TEXT SECTION →
▽

But, as has been previously observed [13], it may be the case that a small neural network is more interpretable than a very large decision tree. To begin to answer questions like this, as well as other cross-model comparisons and generalizations of these results to models not studied here, we also investigated a measure for its suitability as a proxy for the users’ ability to correctly perform both the simulation and “what if” local explainability tasks. We hypothesized that the number of program operations performed by an execution trace of the model on a given input would be a good proxy for the time and accuracy of users’ attempts to locally interpret the model under both definitions; specifically, that as the total number of operations increased, the time taken would increase and the accuracy on the combined task would decrease. We found evidence that as the number of total operations performed by the model increases, the time taken by the user increases and their accuracy on the combined local interpretability task decreases. We see this work as a first step in a more nuanced understanding of the users’ experience of interpretable machine learning.

## 2 Related Work

Work on the human interpretability of machine learning models began as early as Breiman’s study of random forests

[4]. Since then, many approaches to the interpretability of machine learning models have been considered, including the development of new globally interpretable models [23], post-hoc local explanations [20] and visualizations [18], and post-hoc measurement of the global importance of different features [10, 6, 2]. For a more detailed discussion of these methods see [15, 9].Some of the recent activity on interpretability has been prompted by Europe’s General Data Protection Regulation (GDPR). A legal discussion of the meaning of the regulation with respect to interpretability is ongoing. Initially, the GDPR regulations were described as providing a “right to an explanation” [8], although subsequent work challenges that claim [25], supporting a more nuanced right to “meaningful information” about any automated decision impacting a user [22]. Exactly what is meant by interpretability to support the GDPR and in a broader legal context remains in active discussion [21].

The uncertainty around the meaning of “interpretability” has prompted calls for more precise definitions and carefully delineated goals [13]. One thought-provoking paper makes the case for a research agenda in interpretability driven by user studies and formalized metrics that can serve as validated proxies for user understanding [7]. Doshi-Velez and Kim argue that human evaluation of the interpretability of a method in its specific application context is the pinnacle of an interpretability research hierarchy followed by human evaluation of interpretability on a simplified or synthetic task and analysis of proxy tasks without associated user studies. In order to perform interpretability analysis without user studies, they argue, it is necessary to first assess proxies for user behavior. Here, we propose one such metric and assess its suitability as a proxy for the local interpretability of a model.

Although we are unaware of existing metrics for the local interpretability of a general model,
many measures developed by the program analysis community aim at assessing the understandability of a general program, which could be seen as metrics for global interpretability.
For example, the *cyclomatic complexity* counts the number of independent paths through a program using its control flow graph [14].

Despite calls for more experimentally grounded assessments of interpretability [7, 1], there have so far been few user studies focusing on the interpretability of machine learning models. Perhaps most similar to this paper, Poursabzi-Sangdeh et al. [19] measure how the number of features and model transparency affect trust, simulatability, and mistake detection using randomized user studies on a similar scale to what we will consider here. While we focus on assessing model types, Poursabzi-Sangdeh et al. vary across general model attributes (e.g. black box vs. clear). They find that clear models, meaning the inner calculations of the models are displayed to the user, are best simulated. They also determined that the model type did not affect the trust the user had in the model nor improved users’ ability to correct their mistakes.

△

WHAT THE TASK REQUIRES →
Render this sentence from the interpretability text in Spanish: "A legal discussion of the meaning of the regulation with respect to interpretability is ongoing."

RECORDED INFORMATION →
▽

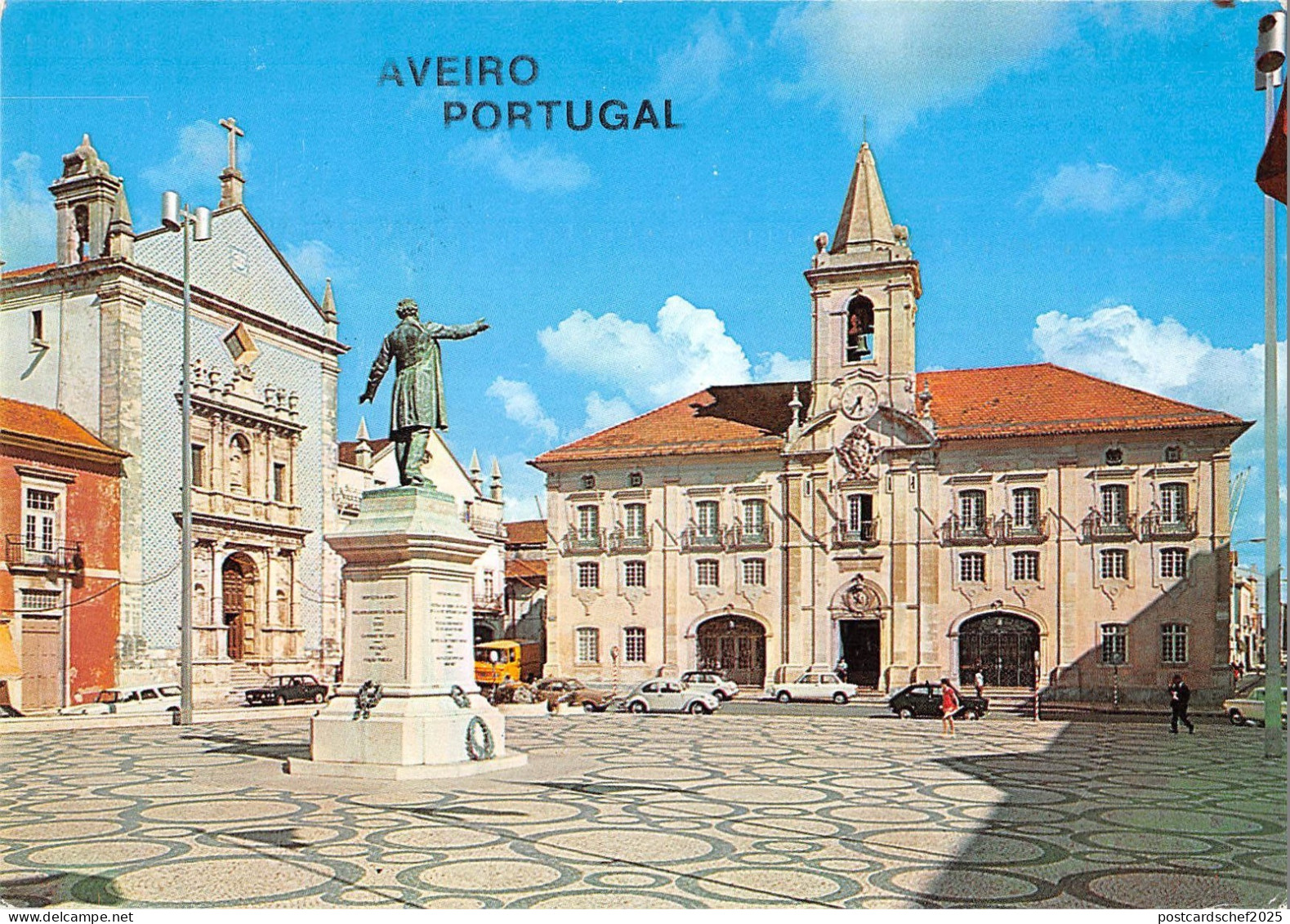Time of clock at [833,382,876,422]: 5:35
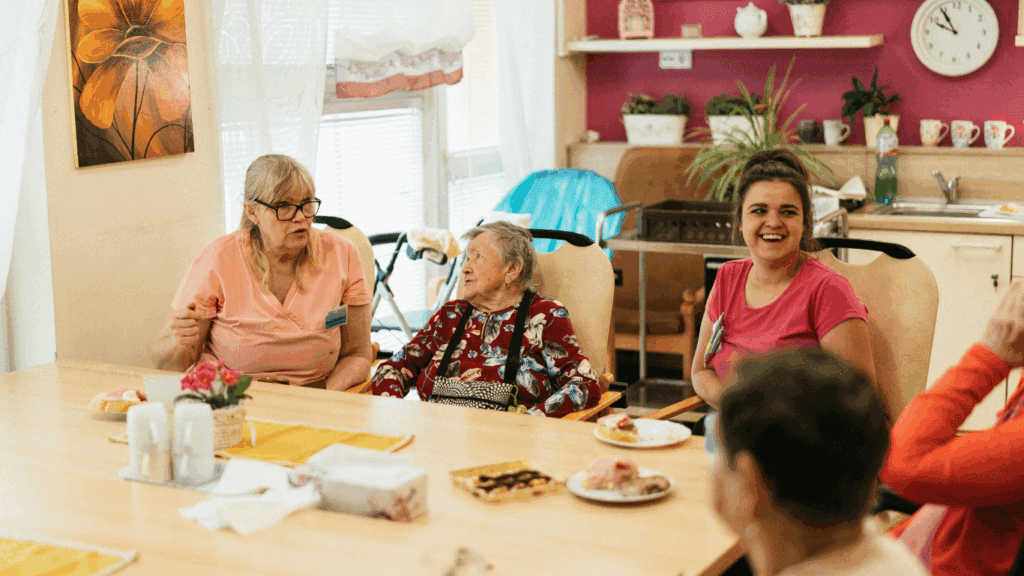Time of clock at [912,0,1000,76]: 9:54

△

EXERCISE RESPONSE →
Sigue en curso un debate jurídico sobre el significado del reglamento en lo que respecta a la interpretabilidad.